DOCUMENT PASSAGE —
========

God wanted me to jump off the cliff. He wanted me to fly and soar, with Him as my wings. but i just stayed at the edge of the cliff, taking one step backward everytime a strong gush of wind tries to push me off the cliff. i should just allow the wind to push me off the cliff and soaring and flying with God as my wings. will i fall? yes, i could. but the experience of being able to stand up and rise again is also there. and it'll make my knees stronger and it'll make my mind more aware of how to avoid those bumps and curves on the road that might cause another fall. has He spared me? yes. He did. but it wasn't by not making me feel pain or the hurt.. it was by making me see the beauty in such gloominess. it was by making me fall, allowing me to get hurt but making sure that i feel complete everytime i stand up.

God is the greatest adventure. live IT. love IT.   


Tuesday, October 31, 2006

i promise i will posting soon.


Monday, August 21, 2006

the ceiling cracks seem to get nearer
i've been lying around all day
the walls are closing in on me
a brief escape from reality
i try to hide
the emptiness inside
i gave it my all
but things just can't seem to be right

cause i'm just a girl
trapped in this broken world
i'm free as a bird
yet i'm flying so low

cause i'm just a girl
trapped in this broken world
i'm running as fast as i can
not knowing where to go

something i made out of boredom


Sunday, August 20, 2006

new song

i was suppose to be studying for my inersci finals, but i got hold of my guitar and soon after, i came up with a new song. its about how i feel when God puts His arms around me and calms me.. my fears, my hurts, everything. its also tha moment when you just can't seem to get enough of Him. of His love. the tune is a bit jumpy.. first time ever to come up with a happy song! hahaha i hope it sounds okay though. anyway, here's the lyrics:

BLISS
reaching for the hand that seems to be there
i've finally found my place
dancing under this twilight sky
jaded by the world's parasites

falling deeper unto..

========

COLLECTED MATERIAL —
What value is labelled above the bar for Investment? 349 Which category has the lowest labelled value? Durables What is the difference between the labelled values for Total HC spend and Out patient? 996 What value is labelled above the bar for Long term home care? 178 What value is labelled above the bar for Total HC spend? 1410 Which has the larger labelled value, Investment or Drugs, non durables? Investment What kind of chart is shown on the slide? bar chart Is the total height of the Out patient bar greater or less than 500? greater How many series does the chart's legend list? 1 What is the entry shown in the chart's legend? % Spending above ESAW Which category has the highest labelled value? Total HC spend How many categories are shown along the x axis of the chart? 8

========

QUESTIONS —
1. Answer these questions about the blog posts above, using only what they state.
(a) According to the first post, what did God want the writer to do at the cliff?
(b) What instrument did the writer pick up instead of studying?
(c) What does the writer say the August 21 poem was made out of?
2. Write the next part of the blog posts above, picking up from their last line.

RESPONSES BY ITEM NUMBER —
1.
(a) Jump off the cliff, and fly and soar with Him as the writer's wings.
(b) A guitar.
(c) Boredom.

2.
breathing every breath of...
You.

wishing for this bliss to never end
my perfect hideaway
watching all the stars in the sky
save tonight, i'm in paradise

nothing's gonna come through
Lord just hold me, i love..
You.

Holding onto this slither strand of hope
knowing surely i won't
ever.. let this go.


well said

WORLDS APART -Jars of Clay
I am the only one to blame for this
Somehow it all ends up the same
Soaring on the wings of selfish pride
I flew too high and like Icarus I collide
With a world I try so hard to leave behind
To rid myself of all but love
to give and die

To turn away and not become
Another nail
to pierce the skin of one who loves
more deeply than the oceans,
more abundant than the tears
Of a world embracing every heartache

Can I be the one to sacrifice?
Or grip the spear and watch the blood and water flow

To love you - take my world apart
To need you - I am on my knees
To love you - take my world apart
To need you - broken on my knees

All said and done I stand alone
Amongst remains of a life I should not own

It takes all I am to believe
In the mercy that covers me

Did you really have to die for me?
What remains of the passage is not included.